If there’s one thing I’ve learned over the past two years, it’s that you have to be your own advocate. Empowerment isn’t a suggestion, it’s a natural quality we all possess which is necessary to achieve a sense of fulfillment. It involves reaching into ever further corners of yourself to pull off what you never thought you could do. To grow, expand, and open yourself to new possibilities, to live more authentically, to be more fulfilled and find new meaning as to your personal role in this world. It all starts with getting to know yourself, truly – even and especially your deepest, darkest corners – so then you can fill yourself up, live fully and eradicate fear and self-doubt. This is empowerment, as I’ve come to understand it.

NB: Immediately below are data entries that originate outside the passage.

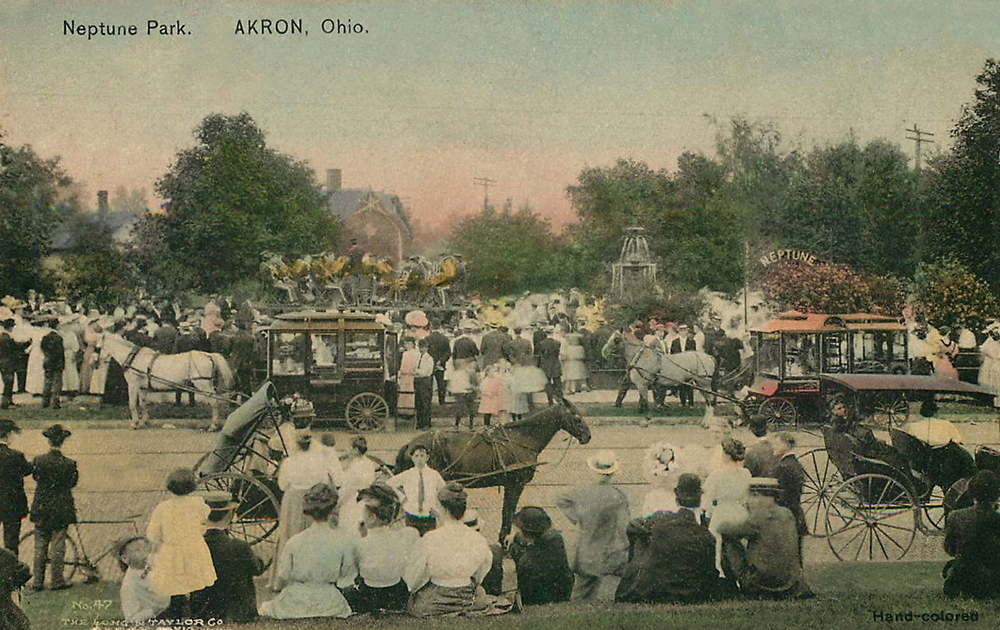 Neptune Park. Akron. Ohio.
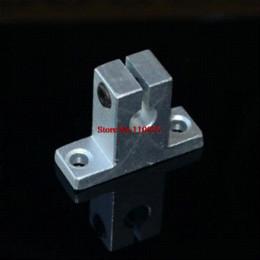 Wholesale Linear Support 8mm - 10pcs linear rail shaft 8mm SK8 SH8A Linear Rail Shaft Support XYZ Table CNC cnc alignment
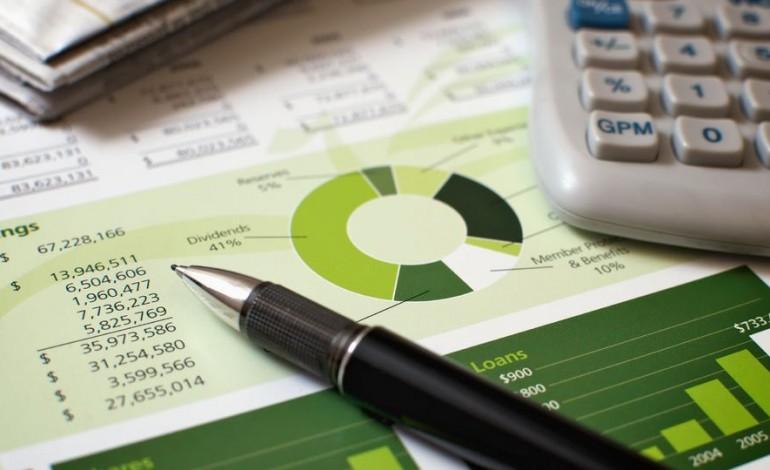 Mengenal Bermacam Bidang Spesialisasi Akuntansi | Easy ...
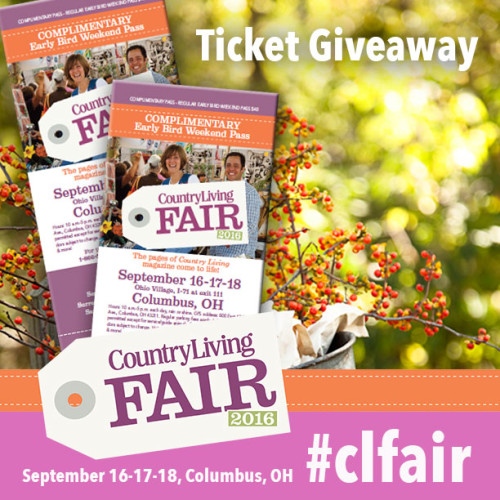 Country Living Fair Returns To Columbus -and We've Got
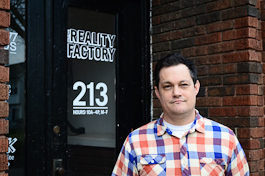 Daniel Kastner, owner of The Reality Factory, 1977 Mopeds and Indigan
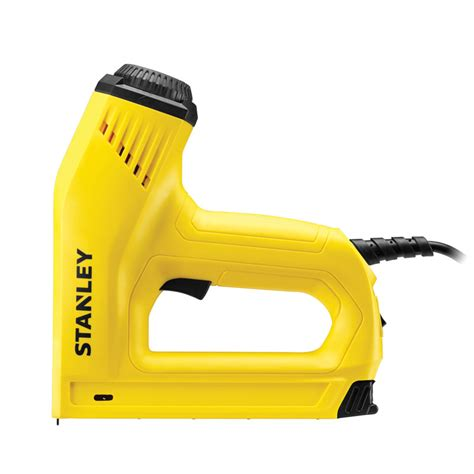 heavy duty electric staple gun stanley tools storage stapling riveting and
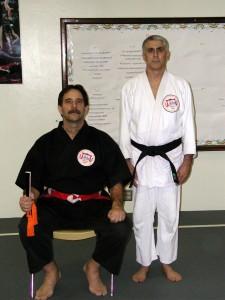 Sensei Cliff Reis promoted to shodan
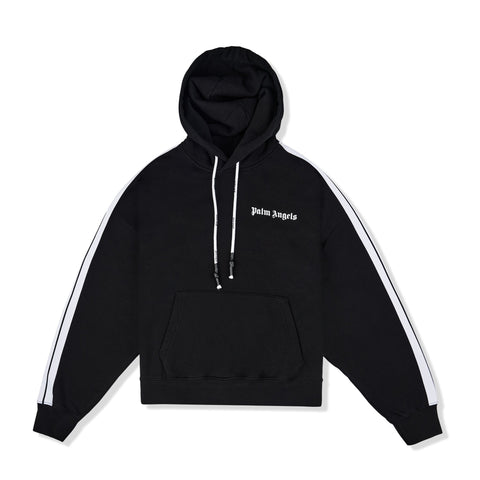 Image of Palm Angels Fleece Track Black Hoodie
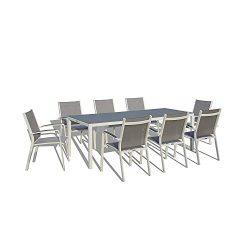UrbanFurnishing.net – 9 Piece Modern Outdoor Patio Dining Set – White/Gray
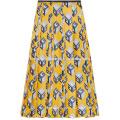 New Fashion plissé imprimé en sergé de soie Midi jupe quotidienne DEM / DOM fabrication en gros de mode femmes vêtements (TA5001S)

Thankfully, I’m not alone in striving for that type of fullness. People – particularly women – are increasingly stepping up to share their own imperfections, insecurities and the pervasive plague of self-doubt, as they succeed and struggle in pursuit of their dreams. Through the understanding that we’re all essentially the same (outside our circumstance), that no one is special and everyone is special, that human beings do not own Nature and that we too are a fragile species to be preserved by reexamining our daily habits and preferences (this takes humility);[1] by beginning to understand ourselves and our place in the world, we no longer find the need to feel fearful or insecure. We understand that we’re only human (truly kin to everyone else), that we’re creative social beings (categorized as “animals” by Earth Scientists), and that although confronting knowledge (i.e. climate change)[2] and non-attachment (i.e. to materiality) are difficult concepts to tackle, it helps to remember that there was life before us and will be after – so we’d better learn to really enjoy the life we’re given. This essentially is living in yoga, being mindful, and striving to attain knowledge of oneself and our place within a much larger environment.

Unfortunately (as you all know), in this time and place, it has become our responsibility to ensure that there is an Earth of beauty and bounty for our children and their’s, because it’s changing quickly – and we are unknowingly not only contributing to, but also funding the majority of damage to the Earth with our own hard earned dollars. It’s not just emissions from cars, airplanes and cruise ships that are causing a problem; it was recently cited that industrial agriculture is the primary contributor (with >51% impact) to global issues of water usage and contamination, soil degradation and fossil fuel emissions.[3] Additionally, consumer purchases, such as shipping items made in China, India and Bangladesh (for much cheaper, with generally poor and sometimes lethal working conditions) is a close second. These topics deserve much more attention than whether we buy diesel fuel or drive electric.[4] Or, whether we use brown bags or bring our own. [5]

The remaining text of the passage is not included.